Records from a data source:
= = =

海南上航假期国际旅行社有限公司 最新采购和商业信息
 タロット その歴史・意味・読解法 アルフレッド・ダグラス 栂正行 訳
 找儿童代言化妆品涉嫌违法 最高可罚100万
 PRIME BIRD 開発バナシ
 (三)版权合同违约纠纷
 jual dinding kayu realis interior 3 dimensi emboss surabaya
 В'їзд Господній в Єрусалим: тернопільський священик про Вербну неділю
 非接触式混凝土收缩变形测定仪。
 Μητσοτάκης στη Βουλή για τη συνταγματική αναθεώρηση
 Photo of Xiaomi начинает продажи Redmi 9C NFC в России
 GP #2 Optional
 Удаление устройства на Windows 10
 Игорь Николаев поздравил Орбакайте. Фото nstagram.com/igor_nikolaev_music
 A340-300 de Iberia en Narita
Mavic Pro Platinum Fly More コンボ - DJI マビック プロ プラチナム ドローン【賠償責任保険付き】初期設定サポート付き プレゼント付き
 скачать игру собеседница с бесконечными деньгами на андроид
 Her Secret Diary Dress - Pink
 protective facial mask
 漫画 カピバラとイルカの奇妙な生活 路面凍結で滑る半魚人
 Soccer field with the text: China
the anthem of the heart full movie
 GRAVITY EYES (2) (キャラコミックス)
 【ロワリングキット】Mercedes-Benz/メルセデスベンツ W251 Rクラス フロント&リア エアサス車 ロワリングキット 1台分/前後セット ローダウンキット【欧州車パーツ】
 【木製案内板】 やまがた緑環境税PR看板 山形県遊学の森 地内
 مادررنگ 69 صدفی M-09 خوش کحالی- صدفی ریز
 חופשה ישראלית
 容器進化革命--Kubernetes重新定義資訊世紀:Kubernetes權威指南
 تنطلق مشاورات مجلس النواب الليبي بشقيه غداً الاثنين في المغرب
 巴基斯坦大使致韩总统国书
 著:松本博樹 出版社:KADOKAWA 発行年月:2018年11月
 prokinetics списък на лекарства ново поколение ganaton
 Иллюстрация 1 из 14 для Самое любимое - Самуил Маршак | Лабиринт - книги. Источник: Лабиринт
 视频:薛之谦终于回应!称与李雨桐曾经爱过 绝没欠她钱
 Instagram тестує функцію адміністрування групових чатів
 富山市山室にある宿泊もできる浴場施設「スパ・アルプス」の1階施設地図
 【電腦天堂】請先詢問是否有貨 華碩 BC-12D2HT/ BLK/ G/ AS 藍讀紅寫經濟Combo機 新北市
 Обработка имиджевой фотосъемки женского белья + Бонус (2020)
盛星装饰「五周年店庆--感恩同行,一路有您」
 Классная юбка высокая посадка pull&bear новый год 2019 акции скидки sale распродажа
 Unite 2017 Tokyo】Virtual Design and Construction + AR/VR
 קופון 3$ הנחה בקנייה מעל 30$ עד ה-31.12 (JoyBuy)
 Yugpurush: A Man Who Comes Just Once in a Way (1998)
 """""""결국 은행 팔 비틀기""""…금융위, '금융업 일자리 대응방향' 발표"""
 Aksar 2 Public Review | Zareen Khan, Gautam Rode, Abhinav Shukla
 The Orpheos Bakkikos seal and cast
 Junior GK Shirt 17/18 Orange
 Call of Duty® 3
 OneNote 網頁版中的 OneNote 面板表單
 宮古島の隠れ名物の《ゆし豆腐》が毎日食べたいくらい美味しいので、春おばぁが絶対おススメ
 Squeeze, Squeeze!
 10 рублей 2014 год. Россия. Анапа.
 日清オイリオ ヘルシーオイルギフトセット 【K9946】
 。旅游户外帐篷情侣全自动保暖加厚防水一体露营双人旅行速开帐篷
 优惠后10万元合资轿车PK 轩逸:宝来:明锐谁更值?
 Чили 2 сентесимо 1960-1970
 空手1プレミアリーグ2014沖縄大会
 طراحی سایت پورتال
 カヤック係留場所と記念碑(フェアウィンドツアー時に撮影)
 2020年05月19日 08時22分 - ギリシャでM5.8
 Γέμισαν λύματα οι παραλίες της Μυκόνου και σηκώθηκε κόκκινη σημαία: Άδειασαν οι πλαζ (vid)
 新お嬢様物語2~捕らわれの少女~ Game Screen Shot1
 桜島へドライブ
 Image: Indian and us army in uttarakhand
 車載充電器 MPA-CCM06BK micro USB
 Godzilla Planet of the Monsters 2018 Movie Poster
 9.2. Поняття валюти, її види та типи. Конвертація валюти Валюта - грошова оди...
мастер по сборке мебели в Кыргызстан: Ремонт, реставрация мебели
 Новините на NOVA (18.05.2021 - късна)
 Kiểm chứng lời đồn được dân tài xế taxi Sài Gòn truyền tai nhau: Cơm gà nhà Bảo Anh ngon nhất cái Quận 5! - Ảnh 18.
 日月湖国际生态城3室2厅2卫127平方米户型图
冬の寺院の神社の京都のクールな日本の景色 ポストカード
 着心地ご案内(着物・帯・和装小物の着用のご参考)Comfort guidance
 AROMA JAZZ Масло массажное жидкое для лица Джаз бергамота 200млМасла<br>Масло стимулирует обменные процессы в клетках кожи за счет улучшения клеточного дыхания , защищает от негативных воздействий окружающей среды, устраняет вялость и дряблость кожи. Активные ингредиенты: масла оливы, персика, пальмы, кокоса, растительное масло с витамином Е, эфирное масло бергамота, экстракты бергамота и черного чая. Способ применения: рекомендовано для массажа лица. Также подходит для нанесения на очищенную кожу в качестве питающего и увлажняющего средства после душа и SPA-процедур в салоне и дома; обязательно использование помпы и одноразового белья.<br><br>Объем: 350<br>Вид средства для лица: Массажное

= = =

Once you have read the data, copy all of it out exactly.

> [OUTPUT FOR THIS EXERCISE]:
海南上航假期国际旅行社有限公司 最新采购和商业信息
 タロット その歴史・意味・読解法 アルフレッド・ダグラス 栂正行 訳
 找儿童代言化妆品涉嫌违法 最高可罚100万
 PRIME BIRD 開発バナシ
 (三)版权合同违约纠纷
 jual dinding kayu realis interior 3 dimensi emboss surabaya
 В'їзд Господній в Єрусалим: тернопільський священик про Вербну неділю
 非接触式混凝土收缩变形测定仪。
 Μητσοτάκης στη Βουλή για τη συνταγματική αναθεώρηση
 Photo of Xiaomi начинает продажи Redmi 9C NFC в России
 GP #2 Optional
 Удаление устройства на Windows 10
 Игорь Николаев поздравил Орбакайте. Фото nstagram.com/igor_nikolaev_music
 A340-300 de Iberia en Narita
Mavic Pro Platinum Fly More コンボ - DJI マビック プロ プラチナム ドローン【賠償責任保険付き】初期設定サポート付き プレゼント付き
 скачать игру собеседница с бесконечными деньгами на андроид
 Her Secret Diary Dress - Pink
 protective facial mask
 漫画 カピバラとイルカの奇妙な生活 路面凍結で滑る半魚人
 Soccer field with the text: China
the anthem of the heart full movie
 GRAVITY EYES (2) (キャラコミックス)
 【ロワリングキット】Mercedes-Benz/メルセデスベンツ W251 Rクラス フロント&リア エアサス車 ロワリングキット 1台分/前後セット ローダウンキット【欧州車パーツ】
 【木製案内板】 やまがた緑環境税PR看板 山形県遊学の森 地内
 مادررنگ 69 صدفی M-09 خوش کحالی- صدفی ریز
 חופשה ישראלית
 容器進化革命--Kubernetes重新定義資訊世紀:Kubernetes權威指南
 تنطلق مشاورات مجلس النواب الليبي بشقيه غداً الاثنين في المغرب
 巴基斯坦大使致韩总统国书
 著:松本博樹 出版社:KADOKAWA 発行年月:2018年11月
 prokinetics списък на лекарства ново поколение ganaton
 Иллюстрация 1 из 14 для Самое любимое - Самуил Маршак | Лабиринт - книги. Источник: Лабиринт
 视频:薛之谦终于回应!称与李雨桐曾经爱过 绝没欠她钱
 Instagram тестує функцію адміністрування групових чатів
 富山市山室にある宿泊もできる浴場施設「スパ・アルプス」の1階施設地図
 【電腦天堂】請先詢問是否有貨 華碩 BC-12D2HT/ BLK/ G/ AS 藍讀紅寫經濟Combo機 新北市
 Обработка имиджевой фотосъемки женского белья + Бонус (2020)
盛星装饰「五周年店庆--感恩同行,一路有您」
 Классная юбка высокая посадка pull&bear новый год 2019 акции скидки sale распродажа
 Unite 2017 Tokyo】Virtual Design and Construction + AR/VR
 קופון 3$ הנחה בקנייה מעל 30$ עד ה-31.12 (JoyBuy)
 Yugpurush: A Man Who Comes Just Once in a Way (1998)
 """""""결국 은행 팔 비틀기""""…금융위, '금융업 일자리 대응방향' 발표"""
 Aksar 2 Public Review | Zareen Khan, Gautam Rode, Abhinav Shukla
 The Orpheos Bakkikos seal and cast
 Junior GK Shirt 17/18 Orange
 Call of Duty® 3
 OneNote 網頁版中的 OneNote 面板表單
 宮古島の隠れ名物の《ゆし豆腐》が毎日食べたいくらい美味しいので、春おばぁが絶対おススメ
 Squeeze, Squeeze!
 10 рублей 2014 год. Россия. Анапа.
 日清オイリオ ヘルシーオイルギフトセット 【K9946】
 。旅游户外帐篷情侣全自动保暖加厚防水一体露营双人旅行速开帐篷
 优惠后10万元合资轿车PK 轩逸:宝来:明锐谁更值?
 Чили 2 сентесимо 1960-1970
 空手1プレミアリーグ2014沖縄大会
 طراحی سایت پورتال
 カヤック係留場所と記念碑(フェアウィンドツアー時に撮影)
 2020年05月19日 08時22分 - ギリシャでM5.8
 Γέμισαν λύματα οι παραλίες της Μυκόνου και σηκώθηκε κόκκινη σημαία: Άδειασαν οι πλαζ (vid)
 新お嬢様物語2~捕らわれの少女~ Game Screen Shot1
 桜島へドライブ
 Image: Indian and us army in uttarakhand
 車載充電器 MPA-CCM06BK micro USB
 Godzilla Planet of the Monsters 2018 Movie Poster
 9.2. Поняття валюти, її види та типи. Конвертація валюти Валюта - грошова оди...
мастер по сборке мебели в Кыргызстан: Ремонт, реставрация мебели
 Новините на NOVA (18.05.2021 - късна)
 Kiểm chứng lời đồn được dân tài xế taxi Sài Gòn truyền tai nhau: Cơm gà nhà Bảo Anh ngon nhất cái Quận 5! - Ảnh 18.
 日月湖国际生态城3室2厅2卫127平方米户型图
冬の寺院の神社の京都のクールな日本の景色 ポストカード
 着心地ご案内(着物・帯・和装小物の着用のご参考)Comfort guidance
 AROMA JAZZ Масло массажное жидкое для лица Джаз бергамота 200млМасла<br>Масло стимулирует обменные процессы в клетках кожи за счет улучшения клеточного дыхания , защищает от негативных воздействий окружающей среды, устраняет вялость и дряблость кожи. Активные ингредиенты: масла оливы, персика, пальмы, кокоса, растительное масло с витамином Е, эфирное масло бергамота, экстракты бергамота и черного чая. Способ применения: рекомендовано для массажа лица. Также подходит для нанесения на очищенную кожу в качестве питающего и увлажняющего средства после душа и SPA-процедур в салоне и дома; обязательно использование помпы и одноразового белья.<br><br>Объем: 350<br>Вид средства для лица: Массажное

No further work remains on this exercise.